Folding her coat under her, Adelaine sat and twisted her body to rest on her side near the bars. Caelan did the same, only on the opposite side of the bars. As he sat, he looked toward the tiny window and she followed his gaze. The snow was falling again, straight and steady with the consistency of heavy sheets. “Yer going to be here a while, lass. If ye go out in this snowfall, ye’ll likely freeze to death.”
“I must be somewhere so why not here?” she said as the corners of her mouth turned up. “I can’t think of anywhere else I’d rather be than here.”
“Not even in a warm room with a fire and blankets?” he teased with a lopsided smile. “I ken I’d trade me left arm for that now.”
“I’m offended,” she mocked glared. “Is my presence worth so little to you?”
His expression softened and his eyes were heavy-lidded. “Adelaine, yer presence is worth more than gold to me, ne’er doubt that.”
Soft desire rested between them and though she wanted to feel his touch, she had come with another goal in mind. “I’ve never been out of England. What is your home like this time of year?”
“It should be under snow by now, aye,” Caelan replied, his tone deeply wistful. “The loch would be iced over and fires would be roaring in every room in me castle.”

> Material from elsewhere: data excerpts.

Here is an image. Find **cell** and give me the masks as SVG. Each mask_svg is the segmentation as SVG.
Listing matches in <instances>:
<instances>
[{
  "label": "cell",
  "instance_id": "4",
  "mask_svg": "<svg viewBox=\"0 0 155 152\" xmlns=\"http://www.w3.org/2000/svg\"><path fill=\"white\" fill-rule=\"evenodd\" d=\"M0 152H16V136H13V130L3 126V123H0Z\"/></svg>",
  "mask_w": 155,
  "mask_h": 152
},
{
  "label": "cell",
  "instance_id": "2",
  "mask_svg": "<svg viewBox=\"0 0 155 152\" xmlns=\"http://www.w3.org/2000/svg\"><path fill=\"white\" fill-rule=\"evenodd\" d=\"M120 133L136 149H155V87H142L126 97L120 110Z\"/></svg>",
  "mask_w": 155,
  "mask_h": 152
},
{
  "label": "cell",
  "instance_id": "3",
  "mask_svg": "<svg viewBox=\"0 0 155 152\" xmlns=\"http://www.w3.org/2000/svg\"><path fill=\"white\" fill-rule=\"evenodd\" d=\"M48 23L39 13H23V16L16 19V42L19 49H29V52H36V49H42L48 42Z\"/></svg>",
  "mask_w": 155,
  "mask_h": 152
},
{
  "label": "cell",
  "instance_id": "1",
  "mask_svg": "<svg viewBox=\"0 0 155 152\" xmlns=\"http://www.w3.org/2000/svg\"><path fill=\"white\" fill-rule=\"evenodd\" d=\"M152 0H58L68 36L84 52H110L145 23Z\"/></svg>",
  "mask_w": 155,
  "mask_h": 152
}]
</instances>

She listened to him speaking with tender emotion about his home. He told her about the castle, made of rock from the nearby mountains, and perched on the hill over a large loch. His words helped her clearly picture how green and lush the woods were, filled with deer and boars in the spring.
He told her about the summertime rains filling the loch where the children would play and the fruit-laden trees they would climb. He described how the reds and oranges of the autumn sun would linger in the sky, changing the waters below from blue into a mix of bright colors. His words about the thick white blankets of snow that winter had her picturing a white wonderland that she wanted to see.
“I wish I was back there now,” he said, eyes stuck on the little window. “Me mother, she has a sickness in her knees and I would always make her a salve to ease the pain. I daenae ken how she’s faring now.”
Sadness for him made her insides feel hollow. “I’m so sorry.”
When he did look back at her, she could see his pain and grief deep in his expressive green eyes. They were dark and troubled, and again, she wished these bars would disappear so s
he could comfort him.
“Is there anything I can do?”
His jaw firmed and his eyes glimmered with determination. “Aye, find me a way out of this prison.”
Nodding, she stood and so did he. Reaching again to touch his face. She knew if she gave him the way out, she would be cast as a traitor but he did not deserve death for something he had not done.
Over time, I might get my father’s approval back but you can’t be resurrected.
She smiled at the touch of the soft down of his growing beard. “I will.”
Walking away pained her. She could imagine an older woman, bedridden with pain in her body and worry in her heart for her missing son and felt guilty. She needed to get Caelan out of his prison, away from all this and back home where he belonged.
Stepping out unto the front she looked to the guard with her face schooled into a look of distress and pain. “Still nothing from him.”
The guard’s face was mostly inscrutable, but his eyes were slightly narrowed. “That is disappointing.”
Nodding, she walked off in the light fall of flakes, she felt the man’s eyes on her. The hairs on the back of her neck rose in anxiety. Something was not right, but she did not know what it was yet. She entered the manor and stopped to brush the flakes off her shoulders and stomped the melting ice off her shoes. Feeling a sudden craving for warm soup, she stopped a nearby maid and asked her to request soup from Mrs. Hertha.
The maid curtsied, “Yes, My Lady.”
She thanked her and went off to her rooms, tugging the mantle off and removing her hooded cloak. Martha was absent from her room but that was all right, the maid did have more duties to tend to. She spotted a sealed scroll on her table and went to take it up. The seal was not one she was familiar with but she broke it anyway.